Now, I know that where women are concerned, shopping is a kind of divine ritual which just has to be done no matter what and no matter what the state of the home finances might be. In the book, the heroine. although in deep financial trouble herself, and ironically is employed as a columnist in a savings magazine, just cannot stop shopping and keeps buying expensive and exotic things even though she doesn't actually need them, but then if they are sold at such a fantastic discount, then you would have to be mad not to buy - I mean you are actually SAVING money if you do!!

I have to admit, that unlike many men, I do actually like shopping. I think its a primeval thing going back to that part in my genetic make-up that sends me out into the wild to hunt and kill and bring back the trophies to a grateful wife and family who are massively impressed by my great dexterity and cunning in acquiring such wonderful things! At least, it might be like that in my mind, but the reality is that I rarely buy myself anything and even when I do I have to justify it to myself. I mean - do I really NEED it? Is it something which will make a possible difference to my life? If its a book, well if its non-fiction does it contain information I could get for nothing off the Internet? Okay, its a book I really want so could I buy it for cheaper as an ebook? Hang on, what about all the books you have already, and you haven't read them yet. So I don't buy it.

Right, never mind anything - I've got some spare cash so I'M DETERMINED TO TREAT MYSELF. How about a new camera? Well, Jessops has just gone under, so can't look there. Never mind, John Lewis is always good - yeah, great, they've got a whole range of real hot quality cameras.
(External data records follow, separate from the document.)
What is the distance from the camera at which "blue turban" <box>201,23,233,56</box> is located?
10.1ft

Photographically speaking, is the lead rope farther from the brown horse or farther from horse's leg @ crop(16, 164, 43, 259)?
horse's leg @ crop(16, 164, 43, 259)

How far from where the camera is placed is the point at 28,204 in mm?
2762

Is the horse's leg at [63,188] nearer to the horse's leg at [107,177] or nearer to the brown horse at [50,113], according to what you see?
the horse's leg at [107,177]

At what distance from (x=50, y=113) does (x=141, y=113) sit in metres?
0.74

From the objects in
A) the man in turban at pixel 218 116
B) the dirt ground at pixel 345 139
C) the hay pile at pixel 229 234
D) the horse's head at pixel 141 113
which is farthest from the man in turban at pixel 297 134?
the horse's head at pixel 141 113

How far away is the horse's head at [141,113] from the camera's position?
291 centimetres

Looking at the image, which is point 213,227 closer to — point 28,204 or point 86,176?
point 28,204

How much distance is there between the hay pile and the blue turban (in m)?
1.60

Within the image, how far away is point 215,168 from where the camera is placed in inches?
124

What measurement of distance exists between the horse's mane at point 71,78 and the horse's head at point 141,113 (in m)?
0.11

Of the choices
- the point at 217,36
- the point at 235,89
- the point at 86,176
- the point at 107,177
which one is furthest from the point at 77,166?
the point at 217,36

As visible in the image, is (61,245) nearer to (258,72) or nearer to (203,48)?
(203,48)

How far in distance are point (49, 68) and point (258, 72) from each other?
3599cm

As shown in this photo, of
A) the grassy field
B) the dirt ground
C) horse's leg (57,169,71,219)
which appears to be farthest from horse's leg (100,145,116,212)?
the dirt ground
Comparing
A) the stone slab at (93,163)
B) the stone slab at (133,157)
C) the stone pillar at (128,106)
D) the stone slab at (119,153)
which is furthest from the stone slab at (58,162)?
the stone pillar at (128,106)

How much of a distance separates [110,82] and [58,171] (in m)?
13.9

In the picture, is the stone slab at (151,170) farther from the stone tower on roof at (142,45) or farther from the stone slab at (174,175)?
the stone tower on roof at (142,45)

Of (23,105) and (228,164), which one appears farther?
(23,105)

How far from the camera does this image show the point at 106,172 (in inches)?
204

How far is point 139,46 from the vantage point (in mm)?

Hang on a moment - whats wrong with the  DSLR you already have, not to mention the 12 mega pixel bridge camera, and have you forgotten the 8 mega pixel camera on your smart phone? Okay, forget it, so lets get a movie camera instead. Not so fast.....the voice from within shouts - you already have 1080P on both your cameras and guess what? - 1080P on your smart phone so JUST FORGET IT YOU ARE NOT GETTING IT BECAUSE ITS A COMPLETE WASTE OF MONEY AND YOU ARE JUST SPENDING FOR THE SAKE OF IT!!!!!

This is just not fair, surely theres something I can buy myself - I know - a cappuccino and a muffin in Muffin Break - yeah ecstasy!

Finally, I do end up getting something, but more likely along the lines of a pack of 4 gel pens for £4.60 from Staples. ...or something............................ oh well, lets get the groceries - I don't have to justify not starving!